(Task):
Copy the records below exactly as they stand. Leave out the pictures.

(Crawled caption data)
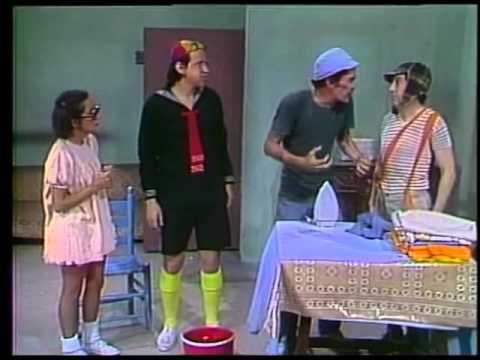 Chaves - Quem Mexe com Mangueira de Bombeiro Acaba Se Molhando Por Inteiro (1975)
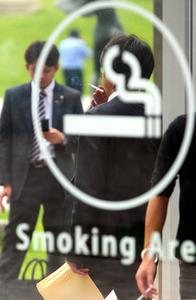 絶えることなく愛煙家が訪れる、公園の喫煙所=2013年6月、福岡市中央区、岩下毅撮影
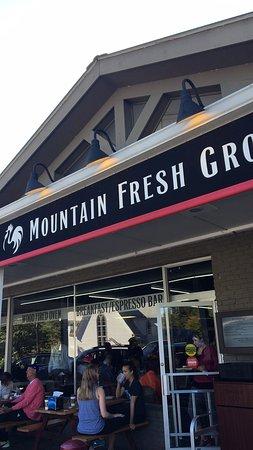 Mountain Fresh Grocery: photo0.jpg
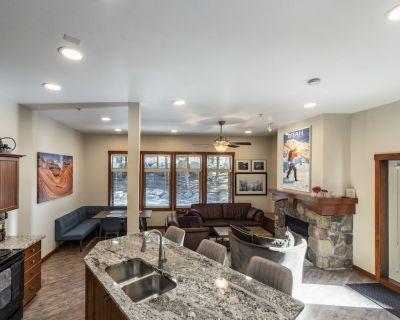Luxury Condo steps from Ski Lifts - Salt Lake Mountain Resorts
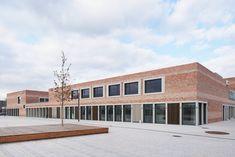 "Gallery of School and Community Center ""B³ Gadamerplatz"" / Datscha Architekten - 9"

(Response to this exercise):
 Chaves - Quem Mexe com Mangueira de Bombeiro Acaba Se Molhando Por Inteiro (1975)
 絶えることなく愛煙家が訪れる、公園の喫煙所=2013年6月、福岡市中央区、岩下毅撮影
 Mountain Fresh Grocery: photo0.jpg
Luxury Condo steps from Ski Lifts - Salt Lake Mountain Resorts
 "Gallery of School and Community Center ""B³ Gadamerplatz"" / Datscha Architekten - 9"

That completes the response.